Technical information
- Licensing authority: FCC
- Facility ID: 71298
- Class: A
- ERP: 6,000 watts
- HAAT: 74 meters (243 ft)
- Transmitter coordinates: 41°55′41″N 84°38′9″W﻿ / ﻿41.92806°N 84.63583°W

Links
- Public license information: Public file; LMS;

= WCSR-FM =

WCSR-FM is a radio station located in Hillsdale, Michigan. It broadcasts on 92.1 MHz with 6,000 watts ERP. WCSR-FM is owned by McKibbin Media Group, Inc.

==History==
In 1973, WCSR (1340 AM) added an FM sister station: WCSR-FM 92.1.

Effective February 27, 2020, WCSR, WCSR-FM, and translator W258DE were sold by WCSR, Inc. to McKibbin Media Group for $675,000. On February 28, 2020, WCSR AM and W258DE split from its simulcast with WCSR-FM and changed formats to country, branded as "99.5 The Dale".

==Format==
WCSR-FM's programming is varied, and is best described as the format once known as "full service". Much of the day's airtime is devoted to local news and discussions relating to it, including full local newscasts at the top of each hour.

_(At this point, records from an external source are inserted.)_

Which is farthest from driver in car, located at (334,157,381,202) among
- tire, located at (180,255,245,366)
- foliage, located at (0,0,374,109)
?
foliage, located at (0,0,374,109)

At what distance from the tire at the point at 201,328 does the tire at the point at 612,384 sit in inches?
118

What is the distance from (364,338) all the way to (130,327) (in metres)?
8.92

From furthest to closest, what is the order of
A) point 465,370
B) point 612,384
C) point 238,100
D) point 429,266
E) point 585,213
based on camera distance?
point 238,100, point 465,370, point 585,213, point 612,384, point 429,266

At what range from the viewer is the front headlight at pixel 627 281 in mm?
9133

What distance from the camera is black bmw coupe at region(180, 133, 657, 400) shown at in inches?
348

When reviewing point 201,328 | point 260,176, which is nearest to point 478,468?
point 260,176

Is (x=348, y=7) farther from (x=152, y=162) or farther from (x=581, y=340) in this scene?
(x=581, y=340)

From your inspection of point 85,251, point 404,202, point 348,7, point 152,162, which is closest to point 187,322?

WCSR-FM airs public interest programs, including the weekday morning "Community Spotlight," a local feature for non-profits to highlight their events. Other notable programs include the daily broadcasts of Michigan Ag Today, the "Pet Rescue" animal lost and found program (which, from time to time, may feature the occasional farm animal) and the Saturday "The County Extension Report," which is a service of the Michigan State University Hillsdale County Extension Office. On Sundays, a variety of religious programming can also be heard.

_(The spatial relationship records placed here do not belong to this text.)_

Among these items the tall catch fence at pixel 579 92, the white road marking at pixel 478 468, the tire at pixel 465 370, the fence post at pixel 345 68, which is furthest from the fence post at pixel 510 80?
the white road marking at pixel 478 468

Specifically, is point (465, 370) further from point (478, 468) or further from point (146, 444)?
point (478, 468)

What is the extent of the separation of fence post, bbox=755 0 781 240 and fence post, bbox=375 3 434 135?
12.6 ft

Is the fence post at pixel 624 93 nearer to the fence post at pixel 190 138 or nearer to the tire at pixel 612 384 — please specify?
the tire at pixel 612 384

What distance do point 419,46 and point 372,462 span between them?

The station is also home of Hillsdale College Charger and Hillsdale High School Hornet athletics, mainly football and men's basketball, and is a member of the Detroit Tigers, Detroit Lions and Motor Racing Network radio networks. The station also airs a variety of sporting events from Hillsdale County's several local public and private schools.

The music the station plays is a Greatest Hits format, and Sunday mornings are home to the long-time "Big Band Sunday" music block. During evening and weekend dayparts, the station airs Westwood One's Variety Pop format via satellite.